Disappearing Londoners: Monolingual voices in a multilingual city explores the lives of three generations of four families in a borough that has seen huge changes over the last few decades, including those with ties to the area dating back to the 1800s.
From the oldest residents’ stories about the closure of the docks, to teenage and twenty-somethings embracing the faiths and practices of their multicultural peers, Disappearing Londoners explores the identity and values of the area’s shrinking white working-class demographic.

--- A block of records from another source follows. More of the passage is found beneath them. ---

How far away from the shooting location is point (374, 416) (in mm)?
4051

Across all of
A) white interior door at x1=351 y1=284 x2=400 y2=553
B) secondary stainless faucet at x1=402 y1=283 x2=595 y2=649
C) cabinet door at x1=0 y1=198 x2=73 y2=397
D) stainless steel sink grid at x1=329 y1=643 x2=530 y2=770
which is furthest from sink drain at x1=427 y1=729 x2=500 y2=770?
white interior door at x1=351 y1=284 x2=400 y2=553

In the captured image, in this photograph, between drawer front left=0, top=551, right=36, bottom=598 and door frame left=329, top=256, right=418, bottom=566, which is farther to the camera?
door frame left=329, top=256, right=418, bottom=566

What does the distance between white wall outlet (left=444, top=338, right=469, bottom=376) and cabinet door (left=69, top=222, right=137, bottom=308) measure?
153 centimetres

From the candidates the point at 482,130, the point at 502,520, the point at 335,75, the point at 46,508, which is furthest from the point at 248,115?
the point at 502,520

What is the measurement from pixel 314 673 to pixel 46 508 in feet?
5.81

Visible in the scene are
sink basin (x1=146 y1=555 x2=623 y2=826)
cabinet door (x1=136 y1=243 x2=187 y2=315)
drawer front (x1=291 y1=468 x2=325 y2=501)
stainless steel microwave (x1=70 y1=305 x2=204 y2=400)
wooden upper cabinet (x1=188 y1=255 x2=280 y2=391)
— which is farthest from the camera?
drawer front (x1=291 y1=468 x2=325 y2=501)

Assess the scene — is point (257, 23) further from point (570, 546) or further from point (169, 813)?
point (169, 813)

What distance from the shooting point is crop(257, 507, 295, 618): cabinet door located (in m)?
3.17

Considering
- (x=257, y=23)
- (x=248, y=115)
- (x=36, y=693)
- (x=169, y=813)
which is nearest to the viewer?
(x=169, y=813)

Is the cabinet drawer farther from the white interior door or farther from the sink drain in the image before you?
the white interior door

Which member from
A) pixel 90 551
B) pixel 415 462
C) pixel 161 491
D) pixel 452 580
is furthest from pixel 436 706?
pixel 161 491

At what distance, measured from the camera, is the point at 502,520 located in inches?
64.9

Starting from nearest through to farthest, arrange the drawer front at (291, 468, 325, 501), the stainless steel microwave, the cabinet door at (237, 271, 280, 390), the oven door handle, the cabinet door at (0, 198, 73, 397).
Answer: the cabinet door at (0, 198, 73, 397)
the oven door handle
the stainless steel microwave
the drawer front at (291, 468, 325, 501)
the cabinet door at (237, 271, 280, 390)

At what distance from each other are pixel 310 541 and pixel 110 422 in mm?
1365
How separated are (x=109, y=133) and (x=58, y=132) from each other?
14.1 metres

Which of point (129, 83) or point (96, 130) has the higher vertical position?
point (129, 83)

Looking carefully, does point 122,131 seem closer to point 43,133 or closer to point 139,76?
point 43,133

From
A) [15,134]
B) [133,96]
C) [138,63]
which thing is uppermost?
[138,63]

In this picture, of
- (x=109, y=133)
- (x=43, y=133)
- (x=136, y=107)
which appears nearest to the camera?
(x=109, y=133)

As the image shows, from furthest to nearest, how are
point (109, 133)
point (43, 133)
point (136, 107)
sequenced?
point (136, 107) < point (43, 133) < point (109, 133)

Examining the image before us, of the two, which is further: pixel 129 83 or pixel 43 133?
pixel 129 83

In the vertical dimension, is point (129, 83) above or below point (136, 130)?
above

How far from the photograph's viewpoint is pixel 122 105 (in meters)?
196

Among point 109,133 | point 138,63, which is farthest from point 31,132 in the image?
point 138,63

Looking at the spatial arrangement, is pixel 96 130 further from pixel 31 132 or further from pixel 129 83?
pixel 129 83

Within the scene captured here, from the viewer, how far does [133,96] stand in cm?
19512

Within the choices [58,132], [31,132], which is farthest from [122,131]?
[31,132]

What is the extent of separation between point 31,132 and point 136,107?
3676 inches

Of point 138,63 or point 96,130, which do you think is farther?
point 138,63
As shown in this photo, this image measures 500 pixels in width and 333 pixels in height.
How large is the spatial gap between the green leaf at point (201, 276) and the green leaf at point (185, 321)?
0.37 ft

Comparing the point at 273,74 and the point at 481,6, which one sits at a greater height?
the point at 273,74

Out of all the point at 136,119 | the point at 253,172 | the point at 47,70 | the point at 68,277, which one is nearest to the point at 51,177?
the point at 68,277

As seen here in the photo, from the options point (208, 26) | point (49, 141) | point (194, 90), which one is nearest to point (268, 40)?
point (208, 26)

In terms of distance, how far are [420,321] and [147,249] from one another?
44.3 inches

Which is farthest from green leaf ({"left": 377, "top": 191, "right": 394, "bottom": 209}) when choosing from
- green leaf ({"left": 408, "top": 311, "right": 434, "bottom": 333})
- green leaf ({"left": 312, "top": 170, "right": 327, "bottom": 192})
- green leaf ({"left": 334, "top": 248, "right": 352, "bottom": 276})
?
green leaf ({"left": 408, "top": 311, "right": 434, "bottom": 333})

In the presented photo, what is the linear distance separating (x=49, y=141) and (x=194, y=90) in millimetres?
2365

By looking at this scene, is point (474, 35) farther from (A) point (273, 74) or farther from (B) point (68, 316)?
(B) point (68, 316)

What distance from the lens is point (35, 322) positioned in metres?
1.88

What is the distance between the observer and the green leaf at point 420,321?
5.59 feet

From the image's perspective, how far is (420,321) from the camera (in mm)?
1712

It also addresses the conflict many feel about whether they can and should speak about their experiences of isolation and loss of community.
Led by Professor Emerita Eve Gregory (Department of Educational Studies), the Leverhulme Trust-funded project documents the transition through generations, from manual to non-manual work, and the skills lost and acquired along the way.
Of the oldest generation interviewed (born between 1937 and 1963), most of the men worked in the docks, building or decorating, or at Tate and Lyle sugar factory, while the women who had been cleaners and machinists are now engaged in child minding or as school dinner assistants. For this generation, the closure of the largest docks in the world with the loss of all the jobs dependent upon them was a pivotal moment. For a large proportion of residents it resulted in long-term mental and financial strain and feelings of loss of community as many chose or had no option but to move away.
The oldest and middle generations say they had no opportunity to attend university, but the middle generation were often able to move into secure jobs with the council, police, or in administrative roles. Only the youngest (born between 1998 and 2002) reported that they had benefitted from a choice of work through being able to study. However, their lives have been impacted by other challenges, such as the cost and availability of housing, and they have now moved or are soon to move out of the Borough.
Safety and loss of community were seen as burning issues across interviews, from childhood memories of WWII bombings, to terrible health and safety while working on the docks, to more recent reflections on walking home alone at night or allowing children to play in the street.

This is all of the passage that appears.